Media release: Wednesday, 27 April 2016
Today, at the Ministry of Culture in Paris, the Governor -General of Australia, His Excellency General the Honourable Sir Peter Cosgrove AK MC (Retd), launched the 'Imagination, exploration, memory: French-Australian shared histories' project.
As part of a commitment to celebrate the experiences of history that unite Australia and France, the Archives Nationales de France and the National Archives of Australia today signed a bilateral agreement to strengthen the links between these two national cultural institutions.

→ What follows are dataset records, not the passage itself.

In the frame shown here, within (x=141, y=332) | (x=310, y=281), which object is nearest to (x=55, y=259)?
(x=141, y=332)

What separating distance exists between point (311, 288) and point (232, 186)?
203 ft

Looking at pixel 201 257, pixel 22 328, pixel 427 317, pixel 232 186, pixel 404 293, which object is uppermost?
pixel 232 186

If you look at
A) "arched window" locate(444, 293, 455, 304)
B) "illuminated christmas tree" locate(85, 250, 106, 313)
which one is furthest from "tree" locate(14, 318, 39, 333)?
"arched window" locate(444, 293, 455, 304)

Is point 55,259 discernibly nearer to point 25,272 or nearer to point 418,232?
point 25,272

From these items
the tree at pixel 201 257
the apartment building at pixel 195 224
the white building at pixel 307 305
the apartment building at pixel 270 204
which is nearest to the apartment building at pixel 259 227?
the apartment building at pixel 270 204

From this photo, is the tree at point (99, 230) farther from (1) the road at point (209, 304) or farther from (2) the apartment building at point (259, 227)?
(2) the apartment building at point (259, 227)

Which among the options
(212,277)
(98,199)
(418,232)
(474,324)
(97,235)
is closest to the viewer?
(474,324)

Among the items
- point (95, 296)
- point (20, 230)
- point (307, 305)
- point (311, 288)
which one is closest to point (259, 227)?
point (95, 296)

The idea of 'sharing histories' was conceived in 2014 when the French President, His Excellency François Hollande visited Telopea Park, the French-Australian high school in Canberra. President Hollande met students working with the National Archives of Australia on a joint Centenary of Anzac project. Using records from the National Archives of Australia, students identified some of the 140 French citizens who joined the Australian Imperial Force during World War I.
The idea has since grown into a six-year collaborative program between the two national archives.
'I am hopeful that this project evolves into an even stronger ongoing partnership between the Archives Nationales de France and the National Archives of Australia and benefits both nations,' said David Fricker, Director-General of the National Archives of Australia.
'Strengthening ties between global archival institutions helps ensure we preserve, care for and use the world's valuable archival heritage appropriately.'
From the French expedition of Nicolas Baudin in 1800 to the current sharing of polar territory in the Antarctic for scientific research, the links between Australia and France are enduring and ongoing, and include a shared military history.
'French and Australian troops landed at Gallipoli on 25 April 1915, not together, but as part of a shared operation,' said David Fricker.
'And in July this year we mark the centenary of battles fought on French soil – Fromelles and Pozières are just two of the haunting names of shared battlefields from the Great War.'
A professional exchange for a French historian to visit Australia for the centenary of the end of World War I is part of the project, which will also include an international seminar and an archival exhibition.
At the launch, the French Minister of Culture Audrey Azoulay presented Mr Fricker with the award of Knight (Chevalier) of the Order of Arts and Letters (Ordre des Arts et des Lettres). He received the award in recognition of his work in the field of cultural heritage.
David Fricker has been the Director-General of the National Archives of Australia since January 2012, and was elected President of the International Council on Archives (based in Paris) in October 2014.
The Order of Arts and Letters recognises eminent artists and writers, as well as people who have contributed significantly to furthering the arts in France and throughout the world. This award has been received by Rudolph Nureyev (1992), Robyn Archer (2001), Leo Schofield (2002), George Clooney (2007), and Cate Blanchett (2012).